La tensione in Medio Oriente inciderà sul tessuto economico?
«Purtroppo il nuovo fronte bellico si aggiunge a quelli già in corso. Se questo scenario aumenta il livello di incertezza sui mercati, la nuova guerra influisce direttamente e in modo pesante sulla dinamica dei prezzi energetici, specie gas e petrolio, aumentati in modo insostenibile minando la competitività delle imprese, innescando una nuova fiammata inflattiva dopo che si era riusciti con enormi sforzi a calmierarla. La stessa dinamica si ripercuote sui prezzi delle materie prime che non sempre si riescono a ribaltare al mercato per cui c’è il rischio di danni enormi all’economia. A maggior ragione per un Paese piccolo ma energivoro come San Marino, senza altre possibilità se non acquistare sul mercato energia, gas e acqua per soddisfare il proprio fabbisogno».
Priorità urgenti?
«Le politiche energetiche, appunto. San Marino è quasi del tutto dipendente dall’esterno per l’approvvigionamento di energia, gas e acqua e questo espone tutti alle fluttuazioni dei mercati. Occorre una difesa solida e l’unica strada è quella dell’autoproduzione. Vanno benissimo gli impianti fotovoltaici installati dai privati ma per raggiungere una percentuale adeguata del fabbisogno occorrono infrastrutture specifiche e più grandi. In tal senso è un buon punto di partenza l’iniziativa di realizzare un parco fotovoltaico a Brescia a opera di Aass e quindi dello Stato. Ma non basta. Occorre superare le indecisioni del passato e pianificare una serie di impianti dentro e fuori il territorio: dai depuratori delle acque reflue, che non abbiamo ancora, i cui fanghi potrebbero alimentare anche centrali a biomasse, allo smaltimento dei rifiuti in territorio, altro punto dolente del sistema, e con essi produrre ulteriore energia grazie alle tecnologie più moderne. Anche le imprese potrebbero fare di più: la normativa per la cogenerazione industriale è recentissima ma non ancora incentivata come in altri Paesi, a iniziare dall’Italia. Altra priorità è l’introduzione di un sistema Iva, coerente con il percorso di associazione all’Ue per permettere alle imprese di operare a pari condizioni delle concorrenti nel mercato unico.

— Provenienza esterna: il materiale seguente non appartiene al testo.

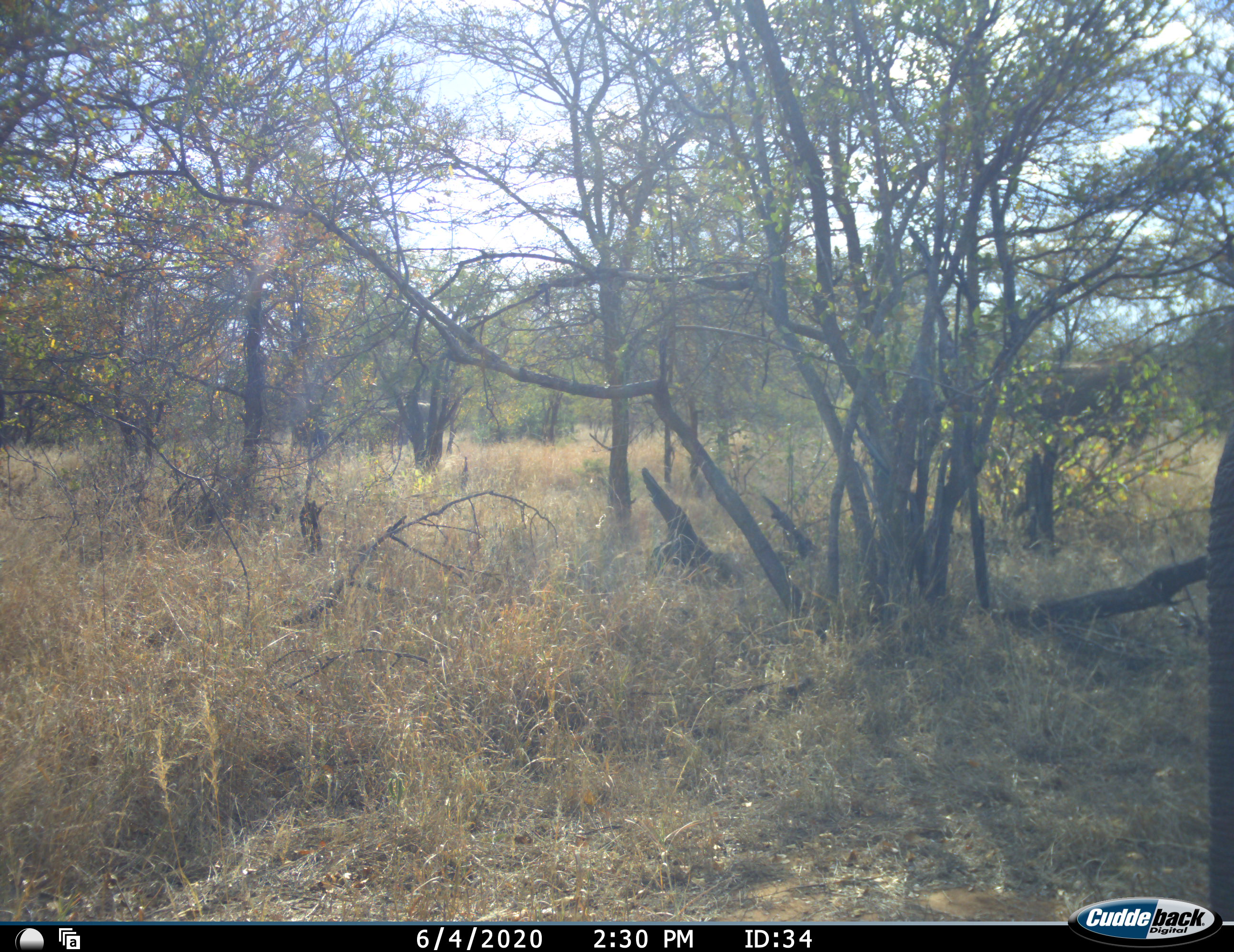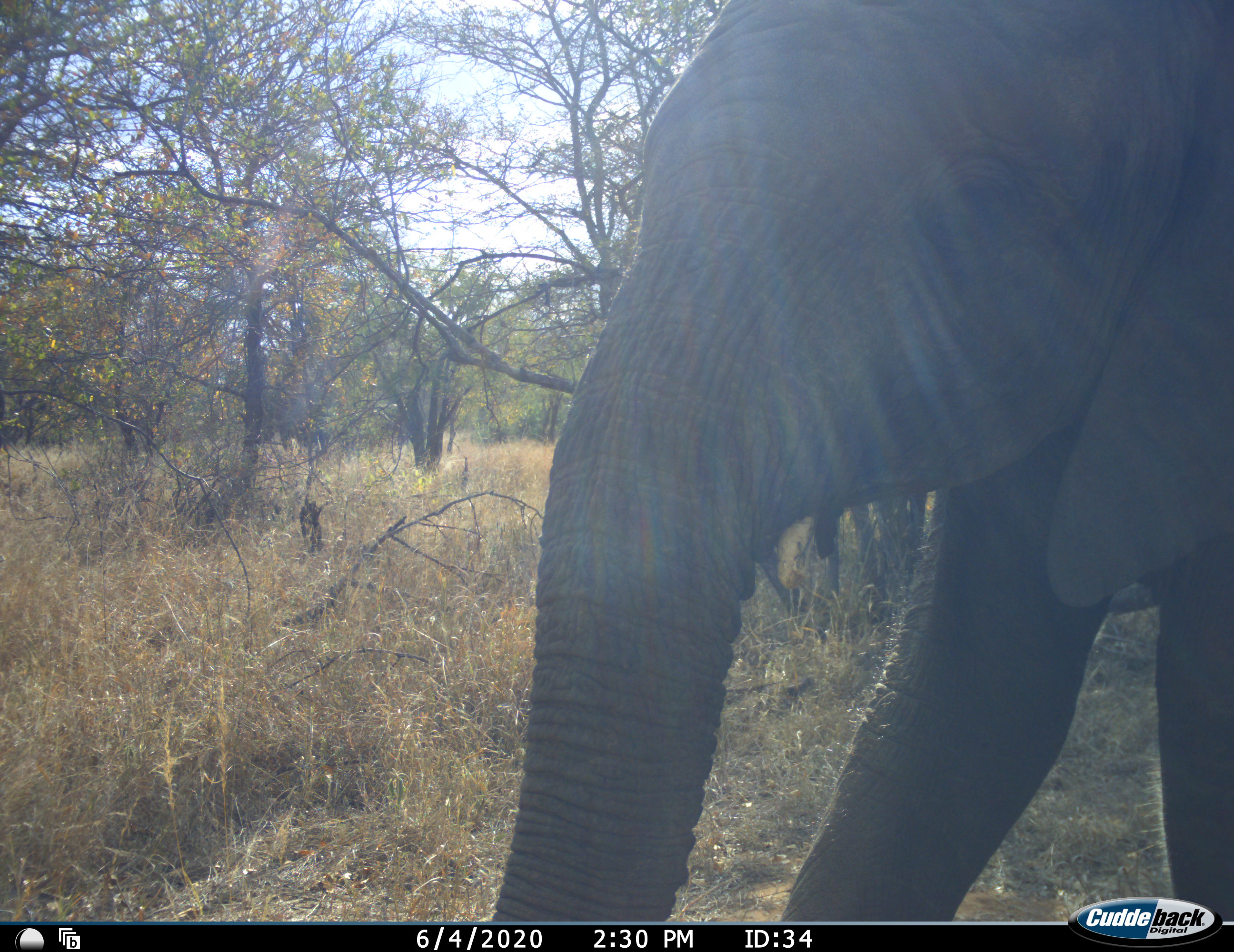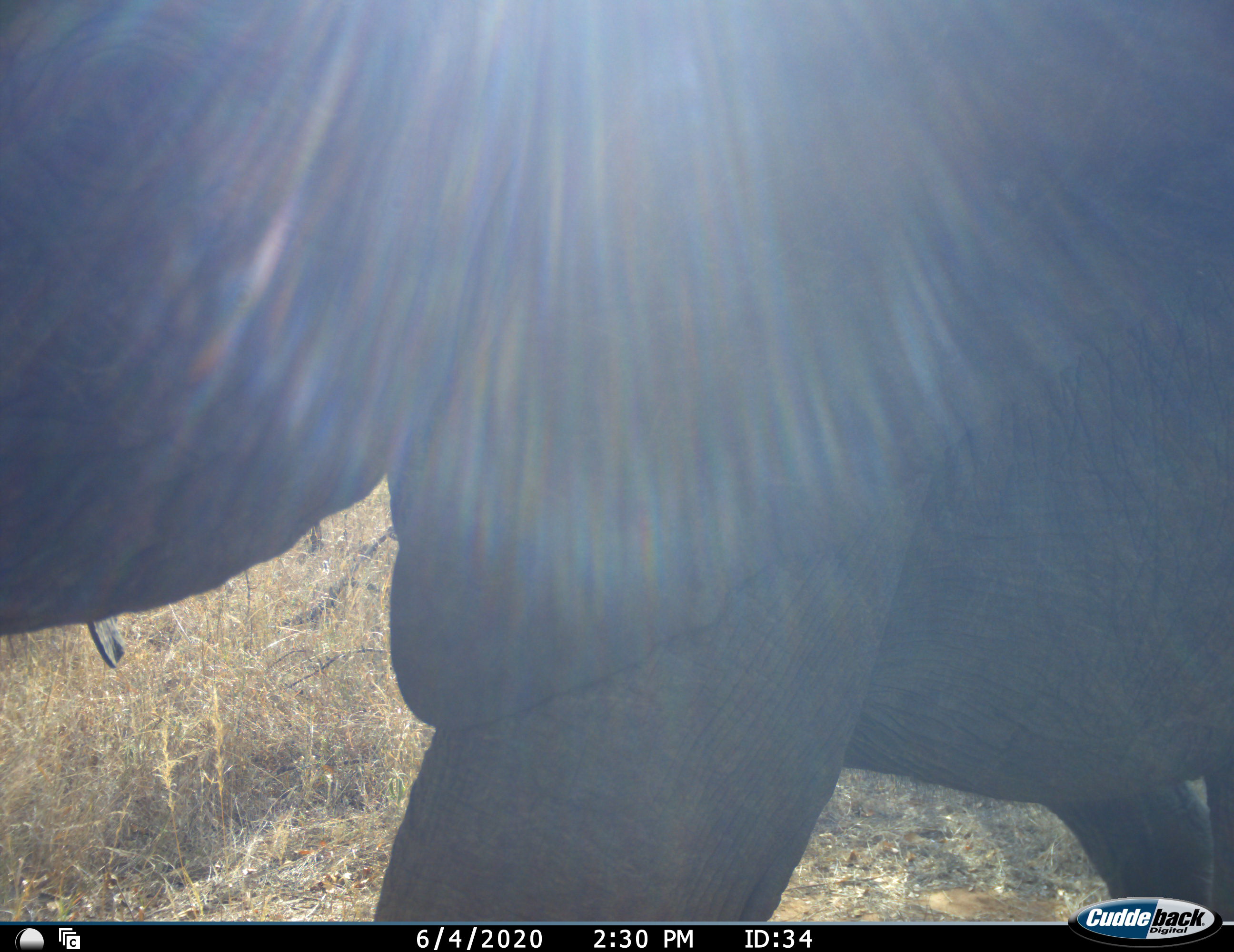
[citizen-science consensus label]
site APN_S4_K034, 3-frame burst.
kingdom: Animalia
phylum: Chordata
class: Mammalia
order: Proboscidea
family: Elephantidae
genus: Loxodonta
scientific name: Loxodonta africana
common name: african bush elephant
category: elephant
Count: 1.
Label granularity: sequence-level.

Tutti temi emersi con enfasi anche di recente durante gli Stati Generali dell’Economia. C’è consapevolezza dell’urgenza con cui si deve agire sulle politiche industriali e energetiche: ora però urge una sintesi di tutte le buone intenzioni per costruire assieme un piano strategico che ci renda molto più autonomi e quindi competitivi mettendoci al sicuro rispetto alle crisi e tensioni internazionali».